GIVEN EXERCISE >>
Copy out the listing below word for word, leaving out the pictures.
........
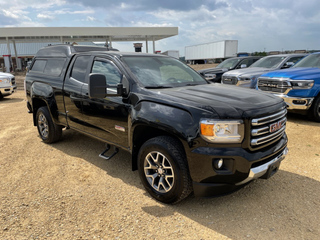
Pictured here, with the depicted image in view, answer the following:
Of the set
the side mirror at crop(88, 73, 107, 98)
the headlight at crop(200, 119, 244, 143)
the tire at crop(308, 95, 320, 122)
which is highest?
the side mirror at crop(88, 73, 107, 98)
........
FULL SOLUTION >>
Pictured here, with the depicted image in view, answer the following:
Of the set
the side mirror at crop(88, 73, 107, 98)
the headlight at crop(200, 119, 244, 143)
the tire at crop(308, 95, 320, 122)
which is highest?
the side mirror at crop(88, 73, 107, 98)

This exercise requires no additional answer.